Bilgin, mevsimsel, tarımsal, hidrolojik, meteorolojik ve sosyoekonomik kuraklık çeşitlerinin bulunduğunu ifade etti.
Bütün bu kuraklıkların bölgeyi etkilediğini belirten Bilgin, "Tuz Gölü'nün sulak alanı 1987-1990 yılları arasına kadar yaklaşık 93 bin hektar civarındaydı. 2000'li yıllara gelindiğinde bu alan 30 bin hektarlara düştü. Şu anda ise 9 bin 200 hektar civarında. Tuz Gölü, 93 bin hektar civarındayken 130 bin futbol sahası büyüklüğündeydi. Kuraklığın ve iklim değişikliğinin etkisiyle 13 bin futbol sahasına kadar geriledi. Yani Tuz Gölü'nün su dolu alanı 10'da 1 oranında kalmış gözüküyor. Küresel ısınma devam ettiği sürece ve yeterli önlemler alınmazsa mutlaka bu alanın daha da azalacağı öngörülmekte" diye konuştu.

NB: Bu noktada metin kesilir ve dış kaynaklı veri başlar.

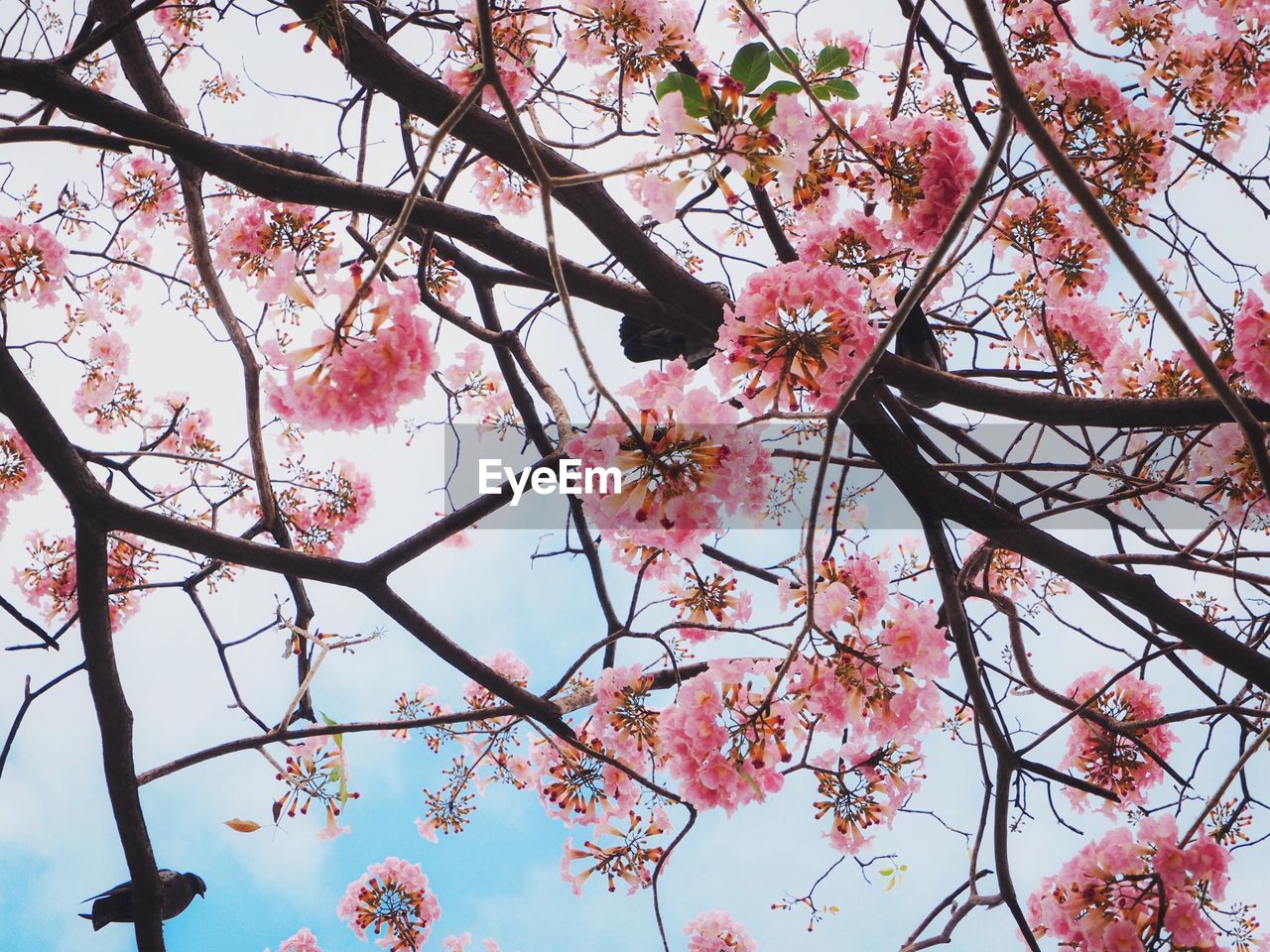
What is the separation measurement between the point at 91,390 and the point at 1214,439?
15.5ft

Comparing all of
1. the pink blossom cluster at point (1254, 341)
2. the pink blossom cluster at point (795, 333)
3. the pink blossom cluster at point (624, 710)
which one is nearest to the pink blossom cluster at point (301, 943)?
the pink blossom cluster at point (624, 710)

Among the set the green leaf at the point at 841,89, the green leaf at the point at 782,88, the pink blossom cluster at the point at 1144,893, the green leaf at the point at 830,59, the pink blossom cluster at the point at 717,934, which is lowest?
the pink blossom cluster at the point at 1144,893

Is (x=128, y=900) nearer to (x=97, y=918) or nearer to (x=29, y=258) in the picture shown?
(x=97, y=918)

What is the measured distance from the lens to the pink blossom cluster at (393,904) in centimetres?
304

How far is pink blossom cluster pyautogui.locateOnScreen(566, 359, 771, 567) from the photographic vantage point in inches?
53.0

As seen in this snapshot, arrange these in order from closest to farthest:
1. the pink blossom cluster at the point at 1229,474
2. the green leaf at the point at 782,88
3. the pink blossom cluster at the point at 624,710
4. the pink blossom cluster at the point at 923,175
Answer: the green leaf at the point at 782,88, the pink blossom cluster at the point at 1229,474, the pink blossom cluster at the point at 923,175, the pink blossom cluster at the point at 624,710

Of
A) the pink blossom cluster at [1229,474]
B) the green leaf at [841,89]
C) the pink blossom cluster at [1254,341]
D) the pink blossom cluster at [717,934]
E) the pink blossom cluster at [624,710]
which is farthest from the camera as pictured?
the pink blossom cluster at [717,934]

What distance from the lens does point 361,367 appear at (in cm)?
138

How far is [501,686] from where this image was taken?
220 cm

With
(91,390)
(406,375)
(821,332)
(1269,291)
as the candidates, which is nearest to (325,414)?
(406,375)

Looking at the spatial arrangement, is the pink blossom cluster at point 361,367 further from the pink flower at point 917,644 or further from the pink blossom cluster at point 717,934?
the pink blossom cluster at point 717,934

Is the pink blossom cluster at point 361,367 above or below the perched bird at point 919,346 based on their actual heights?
below

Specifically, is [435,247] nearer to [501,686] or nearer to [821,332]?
[501,686]

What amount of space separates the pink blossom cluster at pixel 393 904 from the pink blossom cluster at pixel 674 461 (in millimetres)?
2405
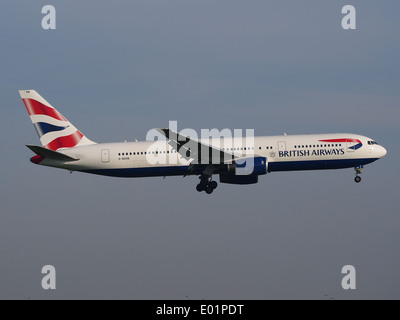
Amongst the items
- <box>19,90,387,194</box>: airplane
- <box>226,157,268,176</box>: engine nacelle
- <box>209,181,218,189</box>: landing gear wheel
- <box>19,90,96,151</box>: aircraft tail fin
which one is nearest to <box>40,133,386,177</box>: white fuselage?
<box>19,90,387,194</box>: airplane

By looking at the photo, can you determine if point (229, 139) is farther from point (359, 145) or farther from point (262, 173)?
point (359, 145)

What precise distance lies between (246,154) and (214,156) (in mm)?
2832

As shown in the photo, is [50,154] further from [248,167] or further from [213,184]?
[248,167]

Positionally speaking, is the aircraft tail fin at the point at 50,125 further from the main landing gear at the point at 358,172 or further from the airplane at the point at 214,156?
the main landing gear at the point at 358,172

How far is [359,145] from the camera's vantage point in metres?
73.6

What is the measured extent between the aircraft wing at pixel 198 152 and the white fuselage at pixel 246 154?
63 centimetres

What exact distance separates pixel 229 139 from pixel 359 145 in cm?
1157

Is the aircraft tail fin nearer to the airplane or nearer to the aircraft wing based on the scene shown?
the airplane

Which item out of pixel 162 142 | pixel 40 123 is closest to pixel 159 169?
pixel 162 142

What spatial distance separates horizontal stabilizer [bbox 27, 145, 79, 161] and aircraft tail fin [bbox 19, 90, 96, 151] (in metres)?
2.79

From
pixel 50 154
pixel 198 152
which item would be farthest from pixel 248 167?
pixel 50 154

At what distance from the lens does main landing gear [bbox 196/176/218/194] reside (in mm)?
75438

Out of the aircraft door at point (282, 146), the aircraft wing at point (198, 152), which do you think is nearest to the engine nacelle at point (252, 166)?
the aircraft wing at point (198, 152)
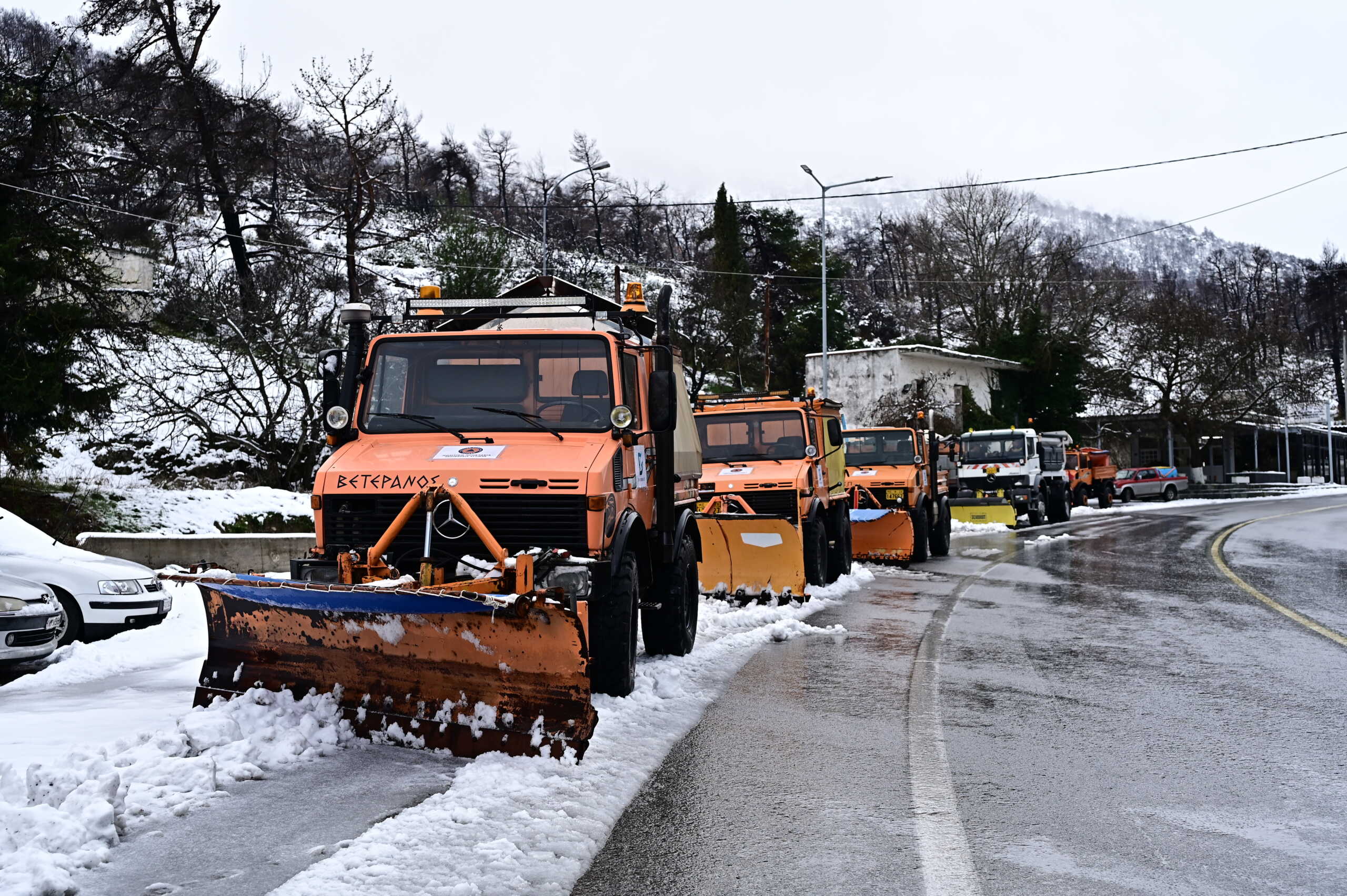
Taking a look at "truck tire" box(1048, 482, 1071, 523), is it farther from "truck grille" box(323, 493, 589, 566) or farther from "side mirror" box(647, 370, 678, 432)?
"truck grille" box(323, 493, 589, 566)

Bilgin, kuraklık önlemleri anlamında öncelikli yapılacaklar arasında vatandaşların bilinçlendirilmesi ve eğitilmesi gerektiğini dile getirdi.
İnsanların kendilerine zarar gelmediği sürece o sıkıntılı durumun ciddiyetine varamadığını aktaran Bilgin, şunları kaydetti:
"Maalesef sularımız azalmaya ve kesilmeye başlandığında bu durumun farkına varacağız. En basit önlemlerden bir tanesi, yer altı sularını bilinçsizce kullanmamak. Çok fazla yer altı suyu çekimi oluyor. Bunun sonucunda obrukların oluşması da söz konusu. Avrupa'da bazı ülkelerde elektrik kesintileri meydana geldi. Bizde de su kesintileri olmaya başlarsa suyumuzun azaldığının farkına varacağız. Son yıllarda yağışların az olması ve bilinçsiz kullanım nedeniyle su zengini ülke tabirimizden su fakiri tabirine gittiğimiz görünüyor. Genellikle az su isteyen ürünler ekilip biçilmesi gerekiyor. Biz maalesef ürün az su istese de çok su istese de pirinç tarlası sular gibi suluyoruz."